UNC academic fraud case referenced by Notre Dame president criticizing NCAA

In this April 15, 2014, file photo, Notre Dame University President John Jenkins speaks in South Bend, Ind. The NCAA has denied Notre Dame's appeal of a decision to vacate 21 victories because of academic misconduct. In a letter to Notre Dame alumni, Jenkins criticized the decision. He called the ruling unfair, referencing the recent North Carolina case in which the NCAA did not punish the school after an investigation of athletes taking irregular courses. (AP Photo/Joe Raymond, File)
In this April 15, 2014, file photo, Notre Dame University President John Jenkins speaks in South Bend, Ind. The NCAA has denied Notre Dame's appeal of a decision to vacate 21 victories because of academic misconduct. In a letter to Notre Dame alumni, Jenkins criticized the decision. He called the ruling unfair, referencing the recent North Carolina case in which the NCAA did not punish the school after an investigation of athletes taking irregular courses. (AP Photo/Joe Raymond, File) AP

Notre Dame’s president isn’t happy with the NCAA and referenced the UNC academic fraud case in criticizing a decision to deny the school’s appeal to restore 21 vacated football victories.

Notre Dame president Fr. John Jenkins, in a letter to alumni, said the ruling was unfair compared to the North Carolina case. The NCAA did not punish UNC after investigations of athletes taking no-show or low-work courses.

Jenkins did not name UNC directly.

In the letter he brought up a “recent high profile academic misconduct case in which the NCAA Committee on Infractions chair explained that even though certain classes ‘more likely than not’ were used to keep athletes eligible with fraudulent credits, the legitimacy of those classes was beyond the jurisdiction of the NCAA’s enforcement process precisely because that question must be left to the determination of the university in the exercise of its academic autonomy. The notion that a university’s exercise of academic autonomy can under NCAA rules lead to exoneration – or to a severe penalty – without regard to the way in which it is used defies logic and any notion of fundamental fairness.”
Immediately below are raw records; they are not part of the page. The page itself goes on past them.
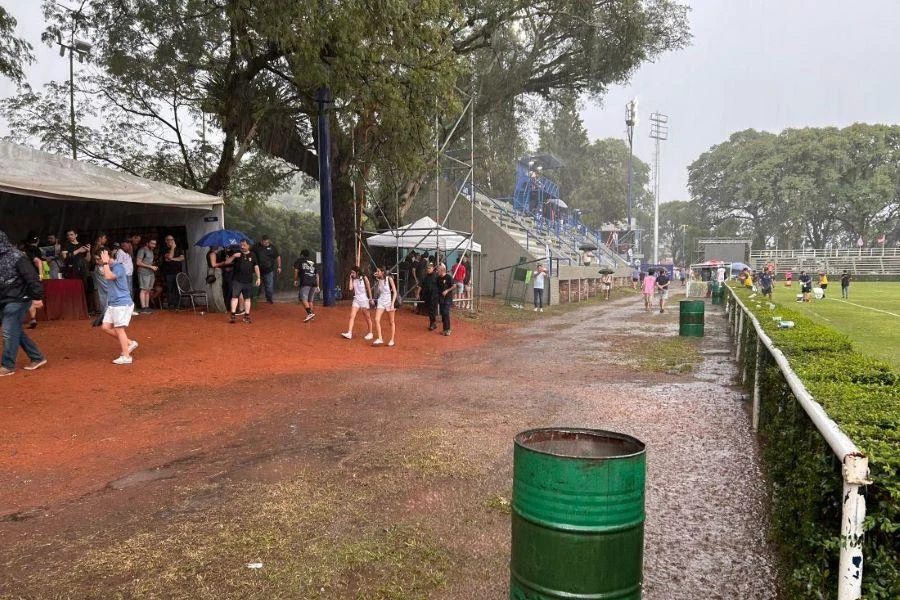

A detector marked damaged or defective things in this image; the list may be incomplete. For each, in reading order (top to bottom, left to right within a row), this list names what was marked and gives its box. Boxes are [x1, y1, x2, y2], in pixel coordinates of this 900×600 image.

rusty green drum [510, 428, 644, 596]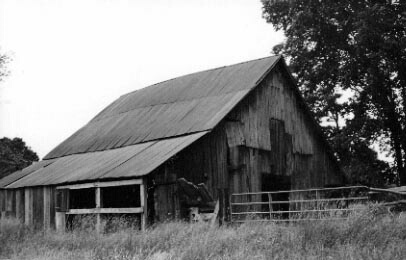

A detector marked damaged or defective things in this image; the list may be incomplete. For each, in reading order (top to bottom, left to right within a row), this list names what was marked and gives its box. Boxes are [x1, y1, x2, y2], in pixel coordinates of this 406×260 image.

rusted metal fence [230, 185, 370, 223]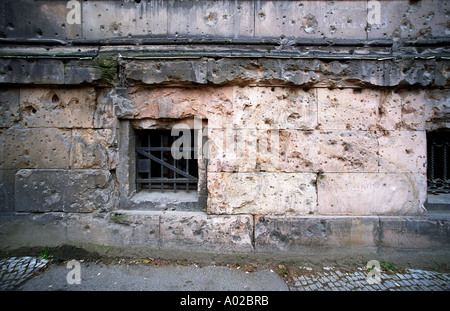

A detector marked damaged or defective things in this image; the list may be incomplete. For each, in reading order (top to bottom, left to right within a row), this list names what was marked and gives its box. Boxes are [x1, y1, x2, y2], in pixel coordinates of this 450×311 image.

damaged stone block [20, 87, 96, 129]
damaged stone block [0, 127, 71, 169]
damaged stone block [15, 169, 118, 213]
damaged stone block [207, 172, 316, 216]
damaged stone block [318, 172, 428, 216]
damaged stone block [161, 212, 253, 254]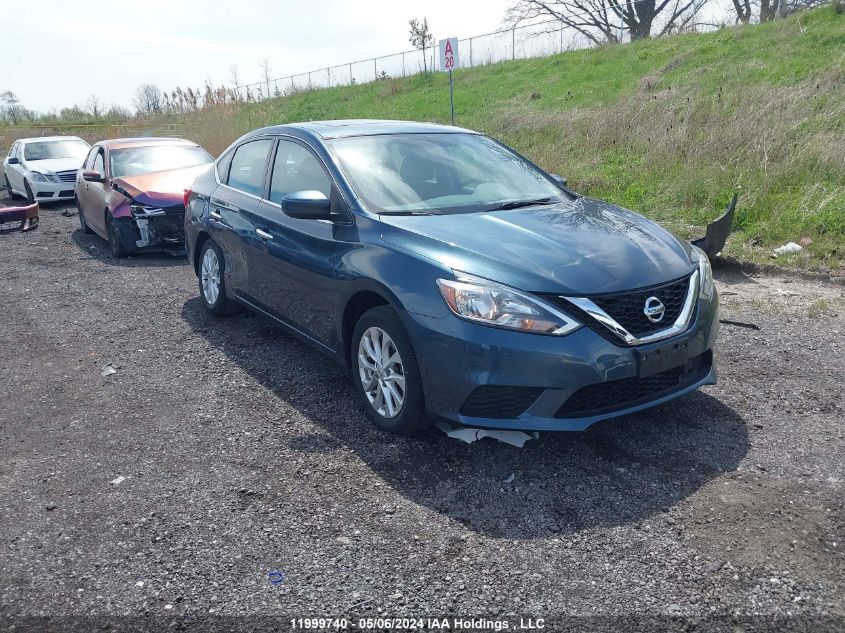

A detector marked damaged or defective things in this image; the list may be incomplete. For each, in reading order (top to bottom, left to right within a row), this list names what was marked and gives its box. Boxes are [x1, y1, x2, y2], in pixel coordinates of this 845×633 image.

orange damaged car [75, 138, 213, 256]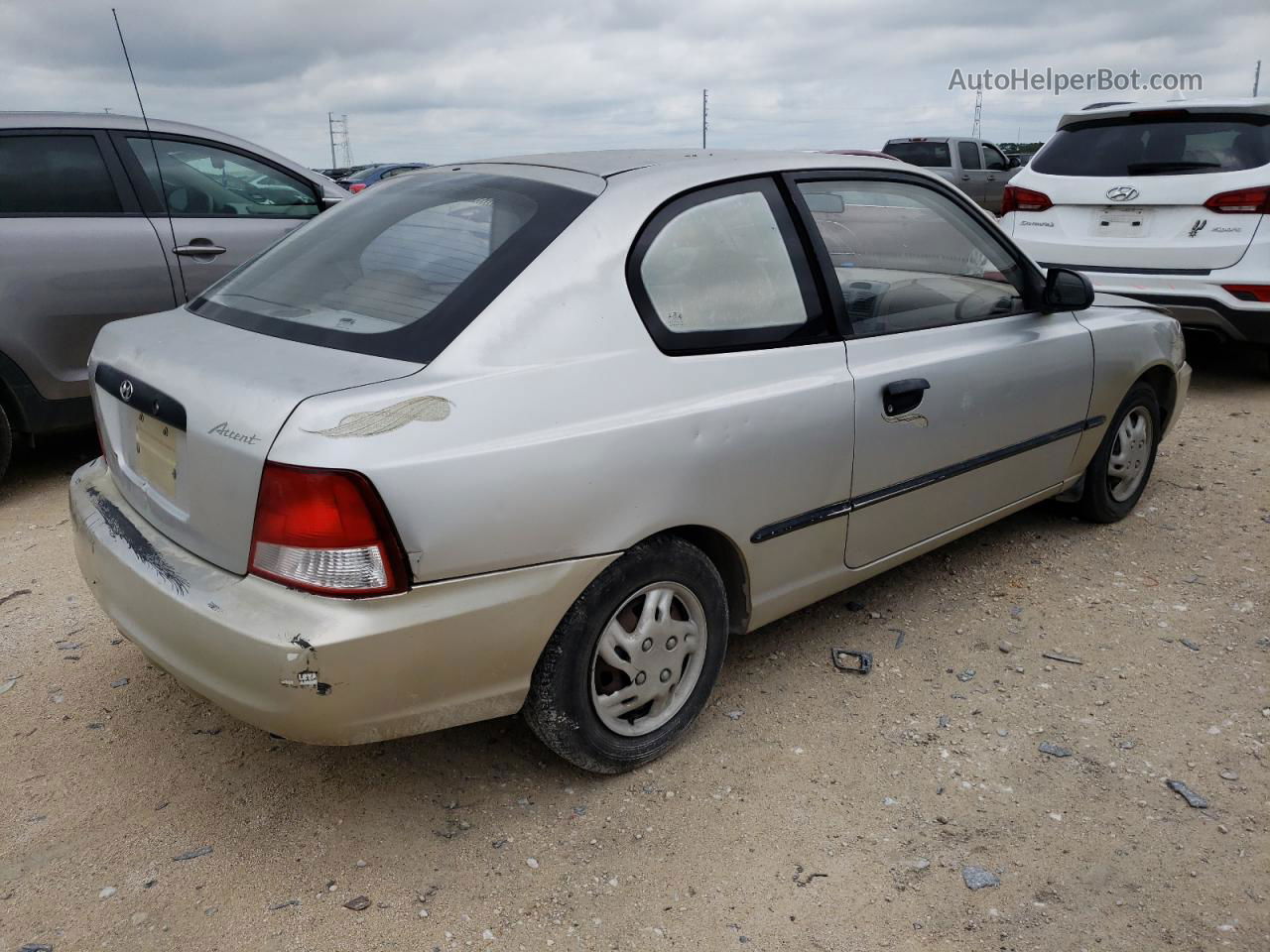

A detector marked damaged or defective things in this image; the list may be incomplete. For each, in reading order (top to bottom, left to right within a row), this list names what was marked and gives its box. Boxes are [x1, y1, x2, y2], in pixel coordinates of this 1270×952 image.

damaged rear bumper [71, 460, 619, 746]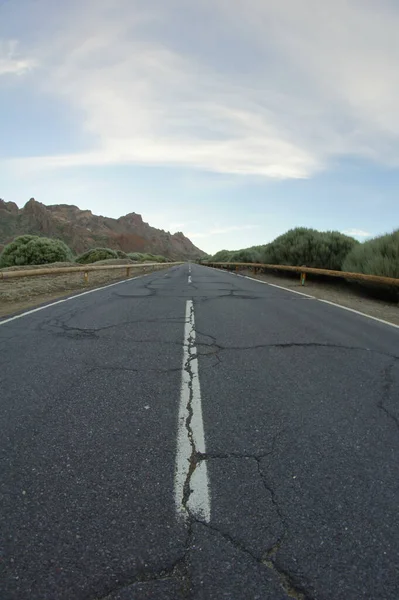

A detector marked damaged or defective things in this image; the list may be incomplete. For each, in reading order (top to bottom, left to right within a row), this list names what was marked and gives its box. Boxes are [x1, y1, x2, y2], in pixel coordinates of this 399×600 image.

cracked asphalt [0, 264, 399, 596]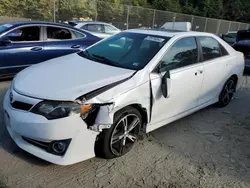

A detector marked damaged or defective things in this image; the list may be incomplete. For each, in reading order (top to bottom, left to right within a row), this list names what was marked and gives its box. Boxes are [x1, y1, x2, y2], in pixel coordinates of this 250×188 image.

crumpled hood [13, 53, 135, 100]
cracked headlight [30, 101, 94, 120]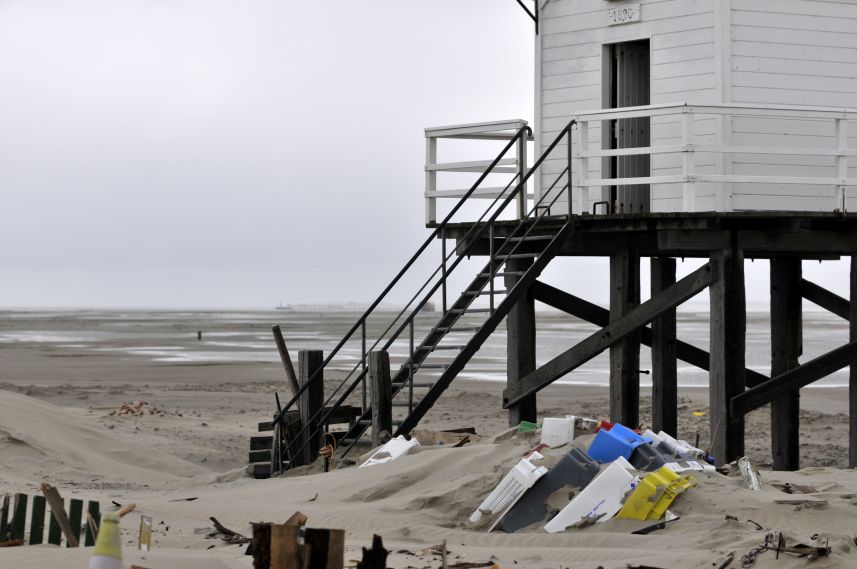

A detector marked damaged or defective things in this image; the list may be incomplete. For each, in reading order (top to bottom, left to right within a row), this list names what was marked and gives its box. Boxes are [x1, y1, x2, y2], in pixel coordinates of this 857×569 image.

broken wood plank [40, 484, 77, 544]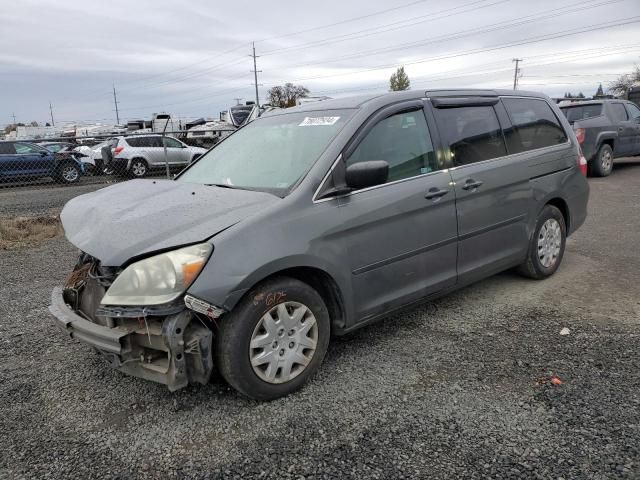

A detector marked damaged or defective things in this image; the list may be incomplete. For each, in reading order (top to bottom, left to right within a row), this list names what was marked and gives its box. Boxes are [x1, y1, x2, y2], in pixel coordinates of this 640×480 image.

damaged front end [49, 253, 220, 392]
damaged headlight assembly [100, 242, 212, 306]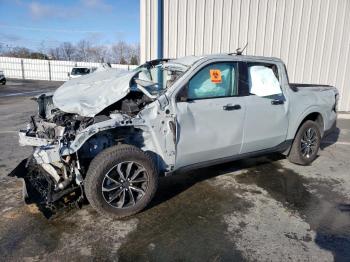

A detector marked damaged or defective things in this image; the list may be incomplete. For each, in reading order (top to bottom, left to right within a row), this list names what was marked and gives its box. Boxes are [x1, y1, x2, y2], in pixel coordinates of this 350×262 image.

crumpled hood [52, 68, 136, 116]
crashed pickup truck [17, 54, 340, 218]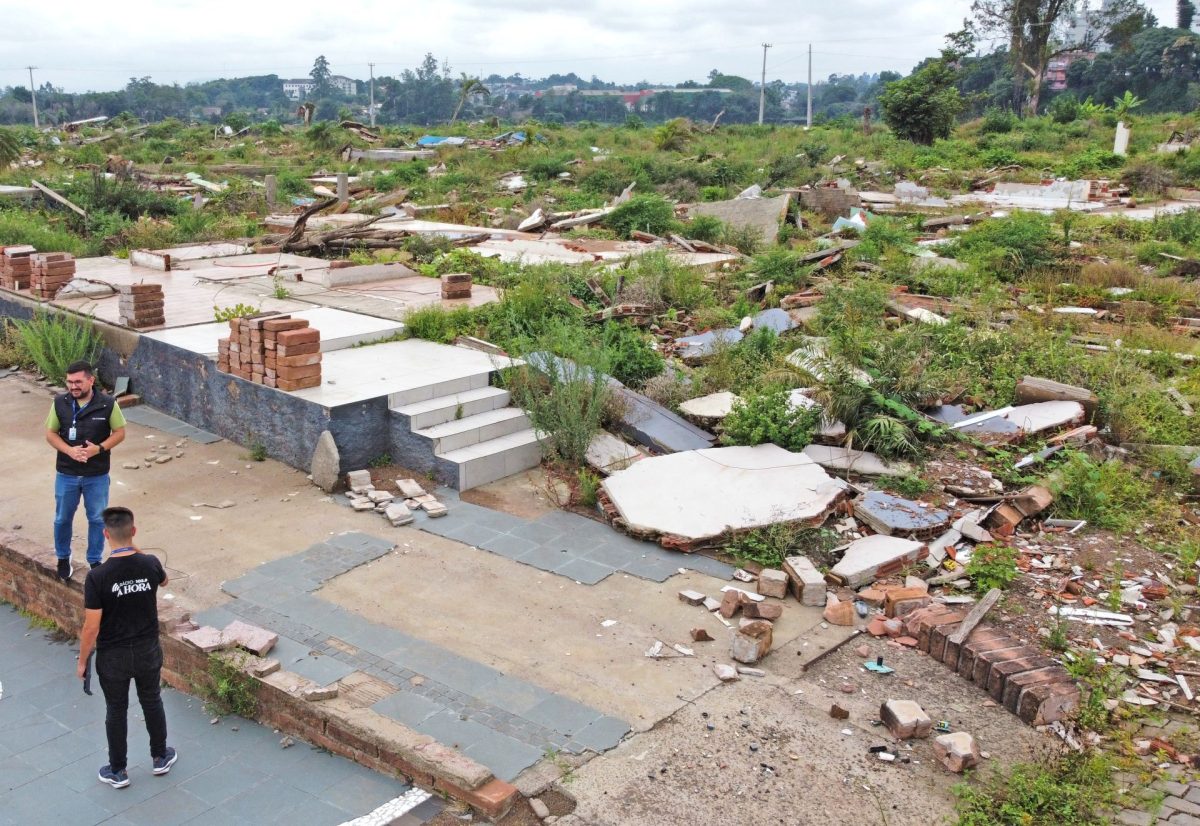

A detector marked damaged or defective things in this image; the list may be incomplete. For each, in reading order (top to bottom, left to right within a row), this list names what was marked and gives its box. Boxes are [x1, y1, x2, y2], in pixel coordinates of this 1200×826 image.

broken concrete slab [691, 193, 792, 248]
broken concrete slab [681, 391, 734, 422]
broken concrete slab [583, 429, 643, 475]
broken concrete slab [801, 444, 912, 477]
broken concrete slab [600, 444, 844, 547]
broken concrete slab [859, 494, 950, 537]
broken concrete slab [835, 533, 926, 590]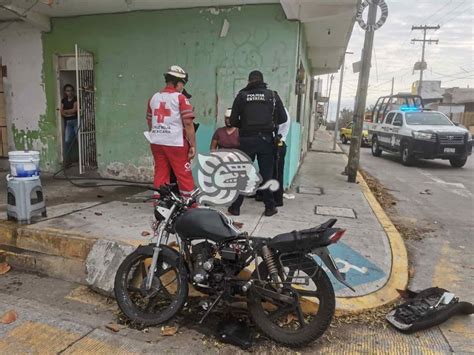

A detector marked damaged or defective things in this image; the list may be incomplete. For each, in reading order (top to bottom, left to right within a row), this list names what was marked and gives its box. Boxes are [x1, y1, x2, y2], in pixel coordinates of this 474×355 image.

detached motorcycle part [113, 246, 189, 326]
damaged motorcycle [114, 185, 352, 346]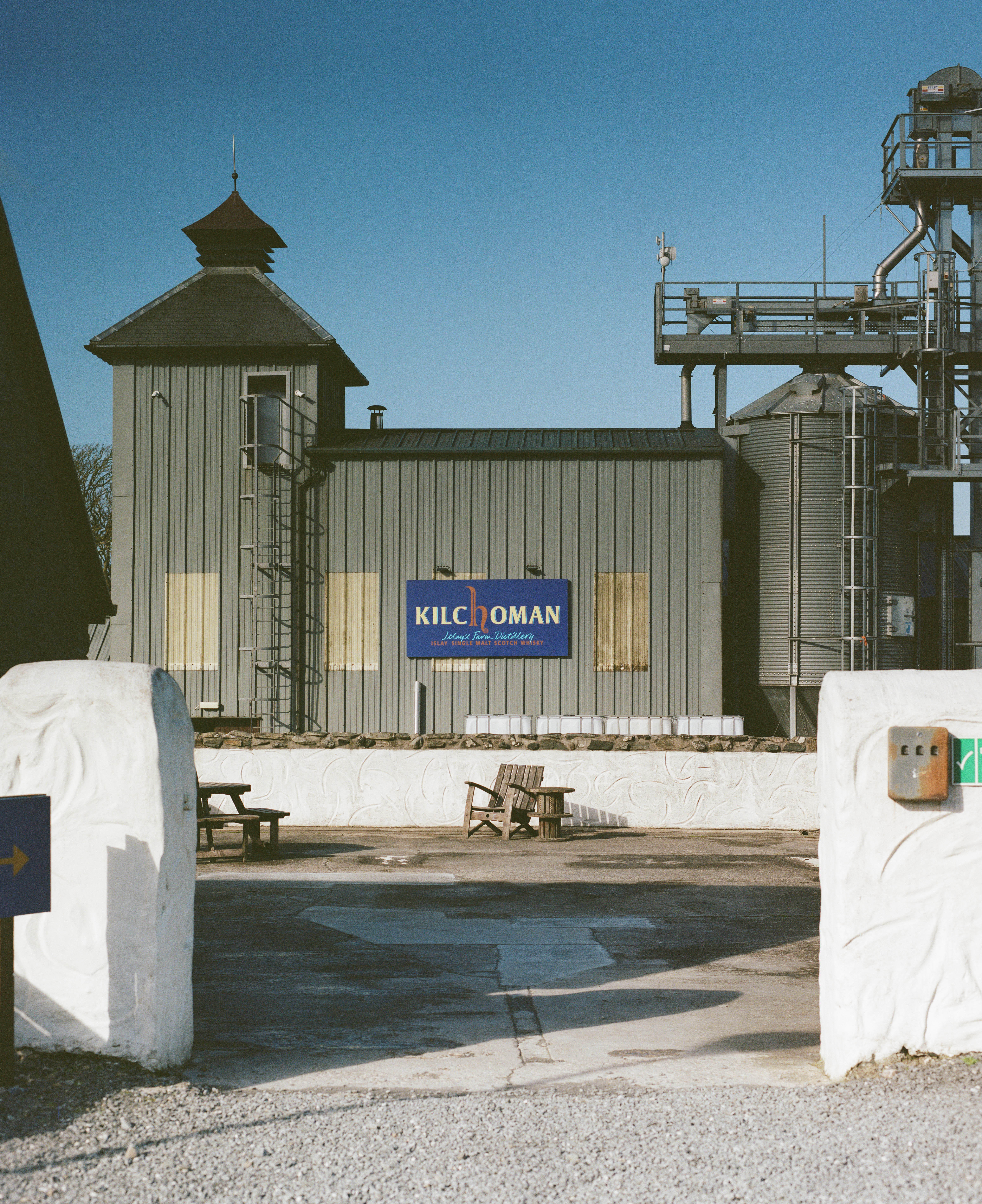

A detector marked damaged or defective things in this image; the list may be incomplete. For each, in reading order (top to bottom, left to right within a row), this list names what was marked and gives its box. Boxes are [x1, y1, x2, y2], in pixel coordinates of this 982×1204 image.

rusty metal electrical box [886, 722, 948, 799]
The NCAA denied the appeal, taking away 12 wins from the Fighting Irish’s 2012 trip to the national championship game.

Notre Dame only appealed the penalty that vacated victories, choosing to accept certain NCAA findings and acknowledge cheating of several football players and a student athletic trainer.

Jenkins said in retrospect Notre Dame could have taken steps to avoid penalties. He said if the school had expelled the students, developed a statute of limitations for past offenses or chosen not to punish the students, the NCAA wouldn’t have imposed penalties.

“The NCAA has not chosen to ignore academic autonomy; it has instead perverted it by divorcing it from its logical and necessary connection to the underlying educational purpose,” he said.